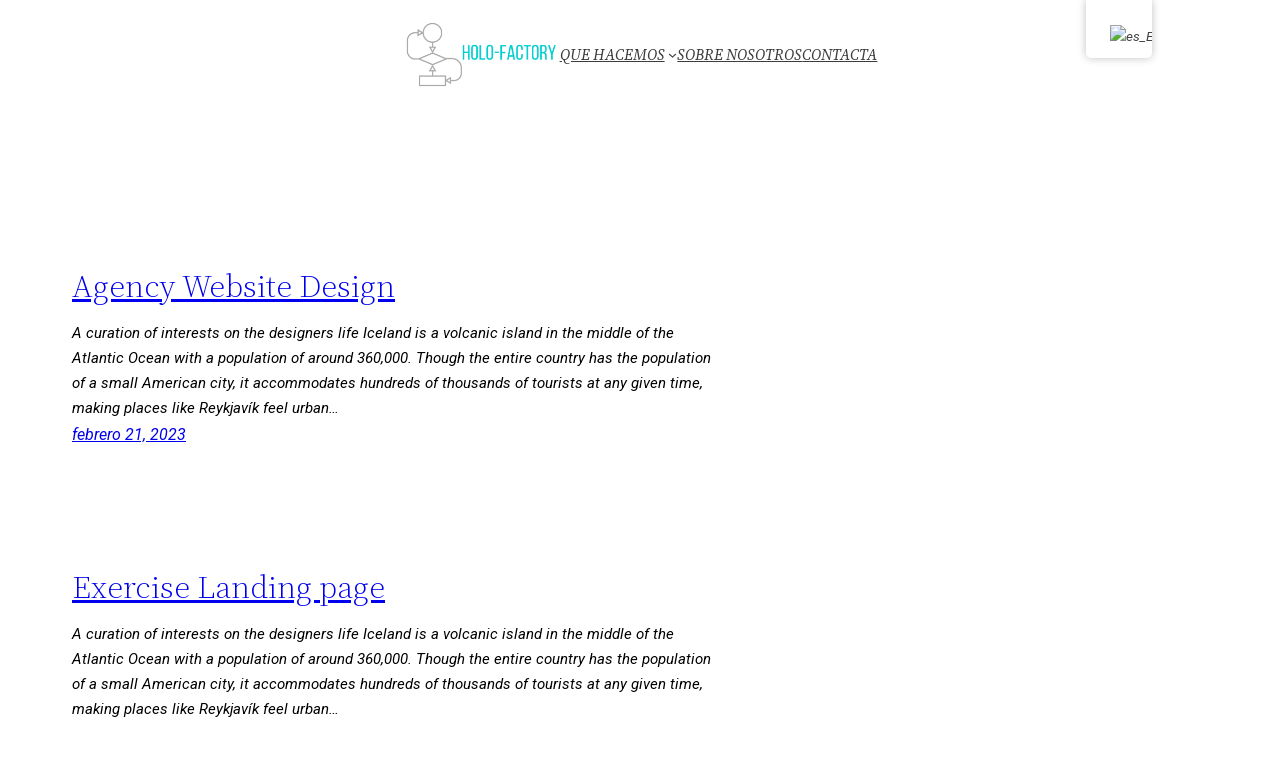

--- FILE ---
content_type: text/css
request_url: https://holo-factory.com/wp-content/uploads/gutenverse/css/gutenverse-template-archive-627034.css?ver=627034
body_size: 54
content:
h1.guten-element.guten-D9EEtE, h2.guten-element.guten-D9EEtE, h3.guten-element.guten-D9EEtE, h4.guten-element.guten-D9EEtE, h5.guten-element.guten-D9EEtE, h6.guten-element.guten-D9EEtE { color: rgba(0, 206, 209, 1); font-family: "Open Sans"; font-weight: normal; font-style: normal;  }.guten-pAmeat { columns: 1; font-family: "Open Sans";  }.guten-E6H8cf { columns: 1; width: 100%!important; display: inline-block;   }.guten-pAmeat { columns: 1; font-family: "Open Sans";  }.guten-pAmeat { columns: 1; font-family: "Open Sans";  }.guten-E6H8cf { columns: 1; width: 100%!important; display: inline-block;   }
────
What this task involves:
Every entry belongs in the answer exactly as written, but no picture does.

Response to this exercise:
--- FILE ---
content_type: text/css
request_url: https://holo-factory.com/wp-content/uploads/gutenverse/css/gutenverse-template-archive-627034.css?ver=627034
body_size: 54
content:
h1.guten-element.guten-D9EEtE, h2.guten-element.guten-D9EEtE, h3.guten-element.guten-D9EEtE, h4.guten-element.guten-D9EEtE, h5.guten-element.guten-D9EEtE, h6.guten-element.guten-D9EEtE { color: rgba(0, 206, 209, 1); font-family: "Open Sans"; font-weight: normal; font-style: normal;  }.guten-pAmeat { columns: 1; font-family: "Open Sans";  }.guten-E6H8cf { columns: 1; width: 100%!important; display: inline-block;   }.guten-pAmeat { columns: 1; font-family: "Open Sans";  }.guten-pAmeat { columns: 1; font-family: "Open Sans";  }.guten-E6H8cf { columns: 1; width: 100%!important; display: inline-block;   }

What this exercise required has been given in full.